PALERMO – «Dalle ceneri del secondo conflitto mondiale sono nati il Ministero della Difesa e dell’Interno, sostituendo il Ministero della Guerra. Un parto che attuando il ripudio costituzionale, avrebbe dovuto essere trigemellare, dando alla luce anche un Ministero della Pace». Lo ha sostenuto l’avvocata Laila Simoncelli, della Comunità Papa Giovanni XXIII, nel corso del convegno dal titolo «Ministero della Pace. La non violenza: stile di una politica per la pace», proposto dalla rete di associazioni promotrici della campagna per il Ministero della Pace, accolto e promosso dal gruppo parlamentare regionale del M5S, e patrocinato dall’Assemblea Regionale Siciliana e dalla Regione Siciliana.
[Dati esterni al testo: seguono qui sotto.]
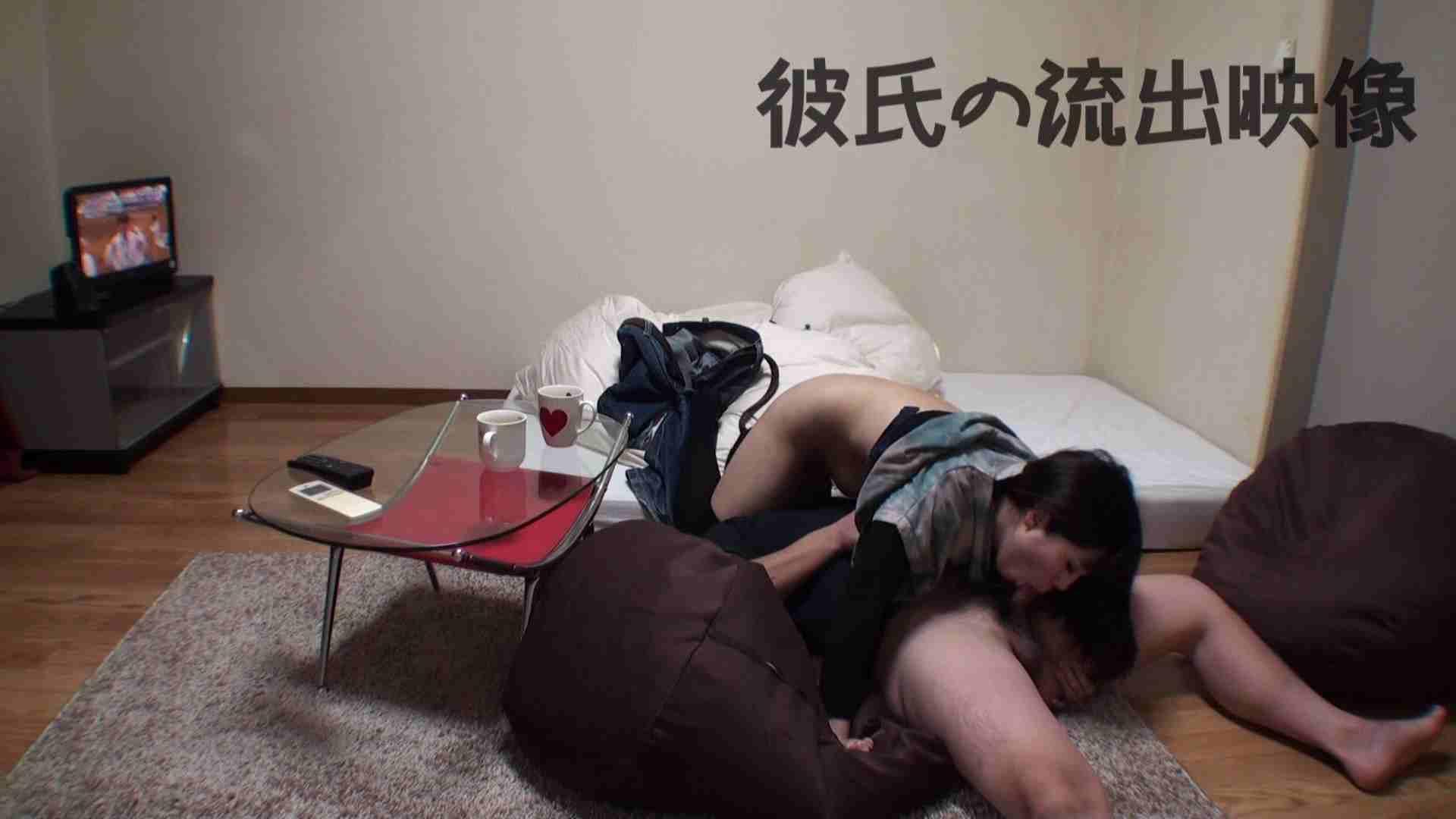 彼氏が流出 パイパン素人嬢のハメ撮り映像02 SEX  92連発 58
Nella sala Mattarella dell’ARS si sono confrontati associazioni, intellettuali, attivisti perché il progetto politico di un Ministero della Pace divenga concreto. Come concreta è stata la testimonianza di Giulia Zurlini, volontaria dei corpi civili per la pace: «Si tratta – dice – di nuclei di persone, preparate all’intervento nonviolento che lavorano per la prevenzione, il contenimento e il superamento dei conflitti armati e sociali acuti nei territori dove vi sono conflitti armati. Volontari della Comunità Papa Giovanni XXIII, sono impegnati in questi giorni a Kherson, in Ucraina». Ma quali dovrebbero essere i compiti del Ministero della Pace? Li ha illustrati Matteo Fadda, presidente della Comunità Giovanni XXIII: «Gestire i conflitti sociali, promuovere la difesa civile, attuare politiche di disarmo, difendere i diritti umani, educare alla nonviolenza, prevenire la violenza; un contesto vitale nuovo nel quale scegliamo di mettere al centro la persona umana e niente altro».
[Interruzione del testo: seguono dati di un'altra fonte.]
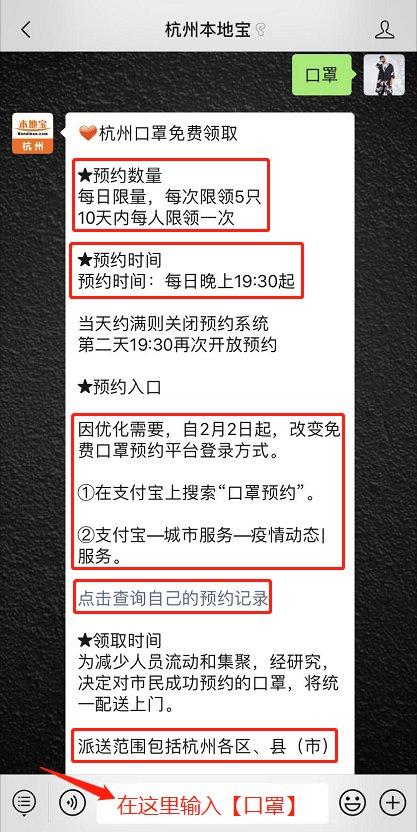 伊春消息网:2020杭州新型冠状病毒最新新闻(1月31日公布)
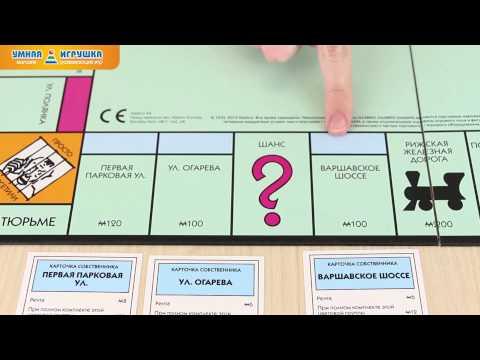Настольная игра «Монополия» (Monopoly) Hasbro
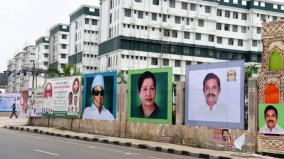 civic-polls-admk-cadres-in-madurai-disatisfied-over-party-s-decision-in-allocating-seats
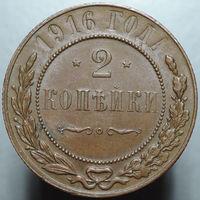 2 копейки 1916, UNC, Штемпельный блеск! С 1 Рубля!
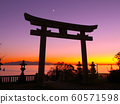 Dusk and crescent moon-colored views of Ako Misaki (100 selections of Japanese sunsets) 60571598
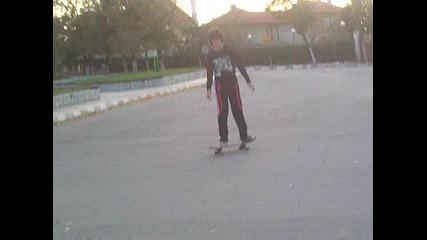 skate skate skate skate skate skate skate skate skate skate i skate v shtata Dobrich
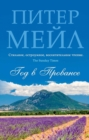 A year in Provence - eBook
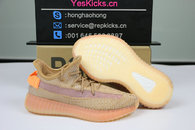 Authentic Yeezy Boost 350 V2 Kids Clay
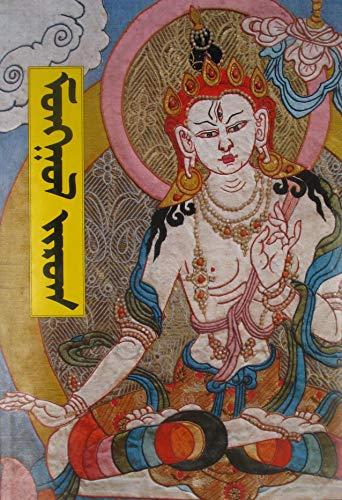 Development of the Mongolian National Style Painting: Mongol Zurag: N Tsultem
Arrivare alla pace è stato il comune denominatore di tutti gli interventi. «Non sono un umanista ma da uomo di solida preparazione scientifica tiro in ballo il magnetismo – ha detto il vice presidente dell’Ars, Nuccio Di Paola-. Dobbiamo fare in modo che poli opposti si attraggano. Che per la pace si arrivi ad una convergenza ed un equilibrio per così dire ‘magnetico’».

La deputata Cristina Ciminnisi, nel corso dei saluti iniziali ha ricordato come la Sicilia, nei primi anni ‘80 fu al centro delle attenzioni internazionali quando il Governo Italiano decise di concedere agli Stati Uniti la base di Comiso, in cui installare sistemi d’arma in grado di portare testate nucleari. «La Sicilia – ha ricordato Ciminnisi – non fu indifferente a quella decisione. Aspra fu la contesa politica e la mobilitazione della società civile attraverso un fronte trasversale e comune che comprendeva oltre alla tradizionale area della variegata sinistra, le ACLI,, le chiese Valdesi di Sicilia, il coordinamento per la Pace. Insieme per propugnare il disarmo nucleare e un “Mediterraneo mare di pace”». Ciminnisi ha anche sottolineato come nel 2019 l’ARS «ha approvato la legge regionale per la diffusione nella nostra Isola della cultura della pace, il ripudio di qualsiasi forma di razzismo, la non violenza mediante idonee iniziative culturali, di ricerca, di educazione, di cooperazione e di informazione». «Oggi abbiamo lanciato da questo parlamento un momento di riflessione perché gli artigiani di pace possano avere una casa, un Ministero per una pace – ha concluso Ciminnisi – che consenta di passare dalla promozione della cultura della pace ad una costruzione della pace a livello formale e politico favorendo la collaborazione e la cooperazione tra tutti gli attori coinvolti».
Ha chiuso i lavori del convegno Monsignor Antonino Raspanti, presidente della Conferenza Episcopale Siciliana, secondo il quale «è necessario accogliere la sfida di tradurre la proposta delle associazioni e dei movimenti in una proposta politica, in una gestione ordinaria che cambi radicalmente la nostra società, e che faccia della Pace uno specifico campo di azione dell’attività politica e di Governo».